**YOUR TASKS:**
A. List every comment line (the lines beginning with #) in the gensim code excerpt below, without the # sign.
B. Carry the gensim code excerpt below forward from its final line.

**PAGE TEXT:**
──────────

We use gensim pretrained model called 'glove-wiki-gigaword-50' with the model trained on wikipedia dataset

In [None]:
# importing pretrained gensim model to convert text tokens into vector
model_wv = api.load('glove-wiki-gigaword-50')

In [None]:
# function to convert token to word vector with word2vec finding average vector for the document
# tokenize function with df series as input to give a list of list result of each title
def df_token(df_text_series):
    # set of english stopwords
    stopset = set(stopwords.words('english'))
    token_item = []
    for t in df_text_series:
        if type(t) == list:
            t = str(' '.join(t))

──────────

**INFORMATION SUPPLIED:**
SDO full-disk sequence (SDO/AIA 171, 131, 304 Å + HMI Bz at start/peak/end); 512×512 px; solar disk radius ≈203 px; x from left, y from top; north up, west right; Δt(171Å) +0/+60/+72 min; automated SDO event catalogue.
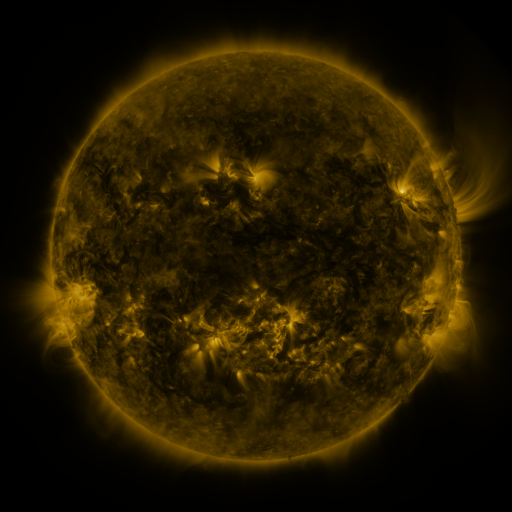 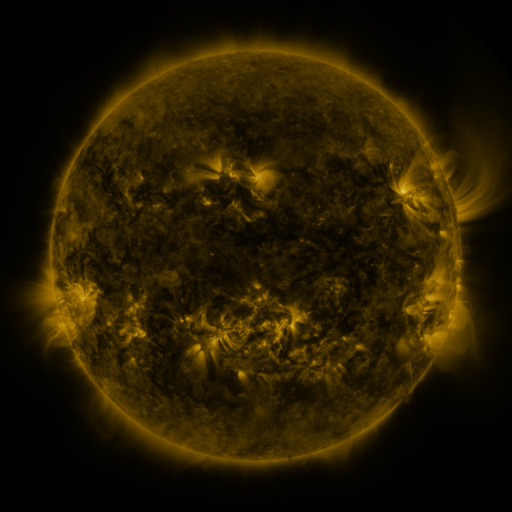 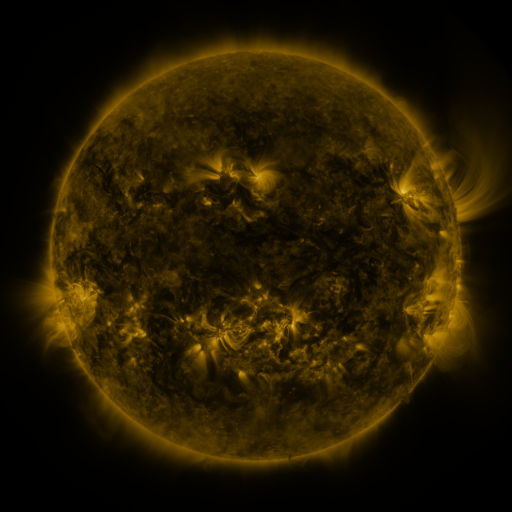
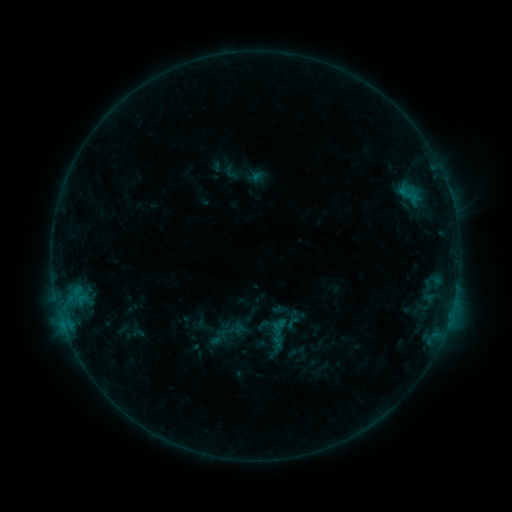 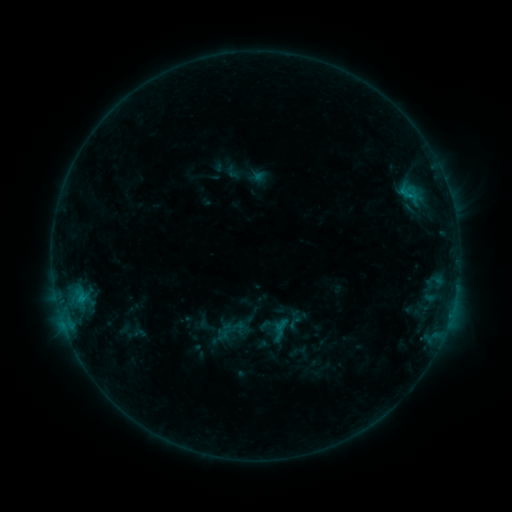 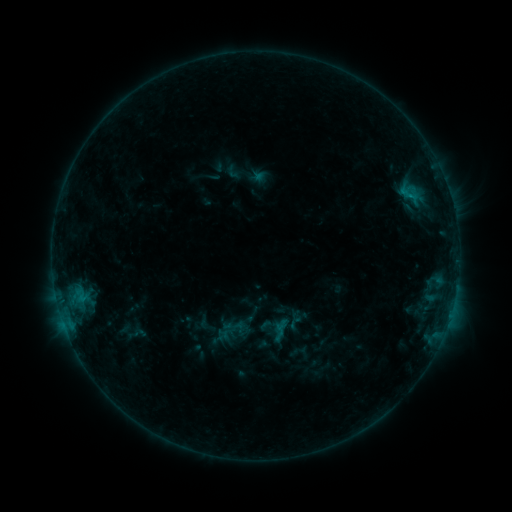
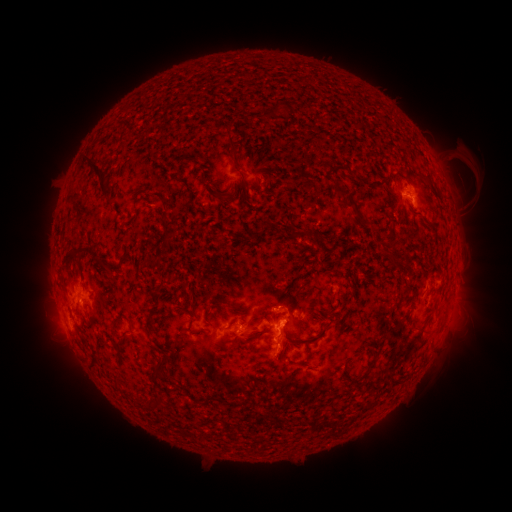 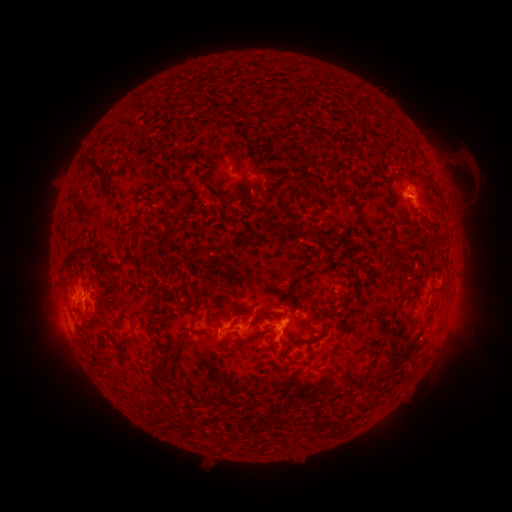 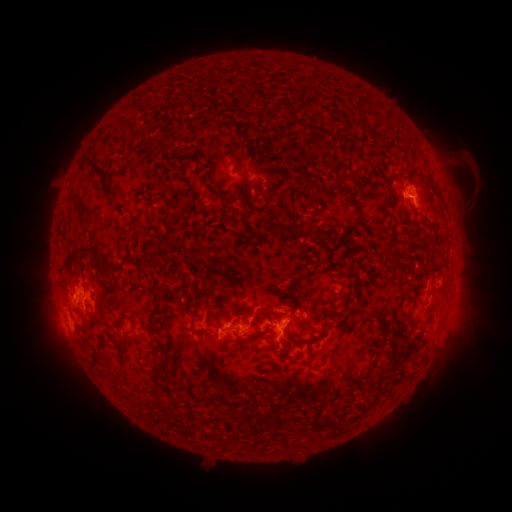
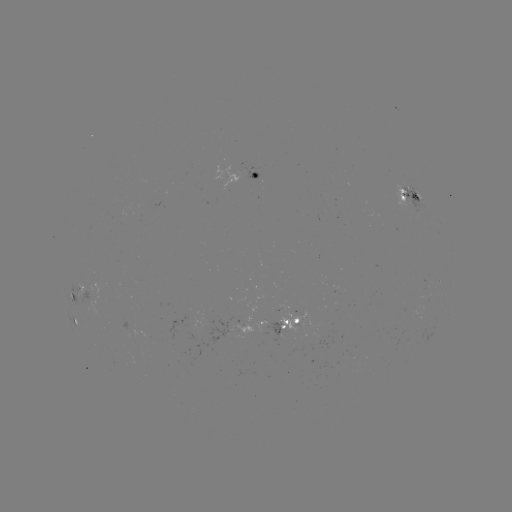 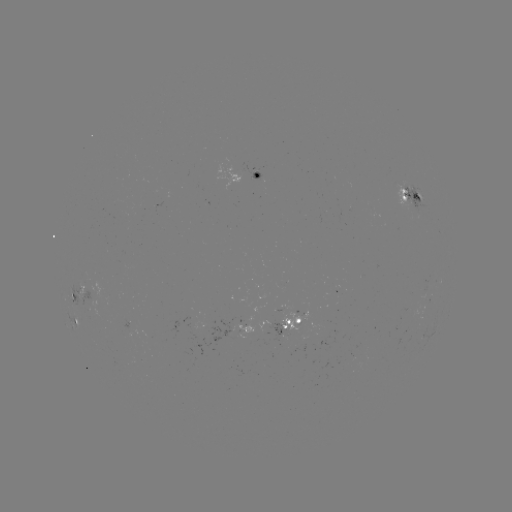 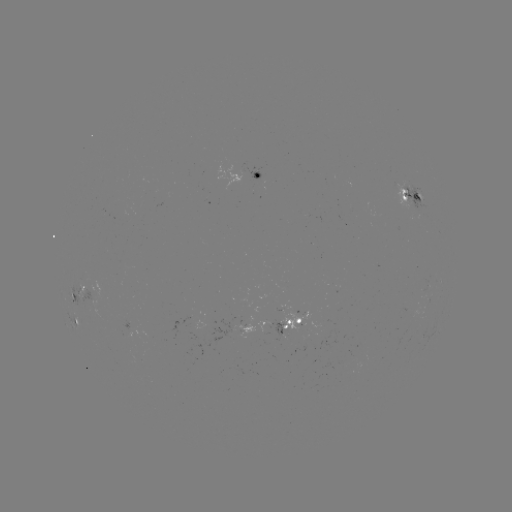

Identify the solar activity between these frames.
emerging-flux region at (92, 305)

──────────

**REPLIES:**
A.
- importing pretrained gensim model to convert text tokens into vector
- function to convert token to word vector with word2vec finding average vector for the document
- tokenize function with df series as input to give a list of list result of each title
- set of english stopwords

B.
        else:
            pass
        try:
            tokens = [word for word in word_tokenize(t.lower()) if word not in stopset]
        except:
            tokens == None
        token_item.append(tokens)
    return token_item

def gen_word_vec(df_text_series, wordvec):
    word_vector = []
    for token in df_token(df_text_series):
        token_considered = [t for t in token if t.isalpha]
        token_vocab = [i for i in token_considered if i in wordvec.key_to_index]
        if len(token_vocab) > 0:
            word_vector.append(np.mean(wordvec[token_vocab], axis=0))
        else:
            word_vector.append(np.zeros(wordvec.vector_size))
    word_vector = np.array(word_vector)
    return word_vector

features to work with

In [None]:
title_word_vec = gen_word_vec(prep_df.title, model_wv)
desc_word_vec = gen_word_vec(prep_df.description, model_wv)
topic_word_vec = gen_word_vec(prep_df.topicCategories, model_wv)
label_word_vec = gen_word_vec(prep_df.topicLabel, model_wv)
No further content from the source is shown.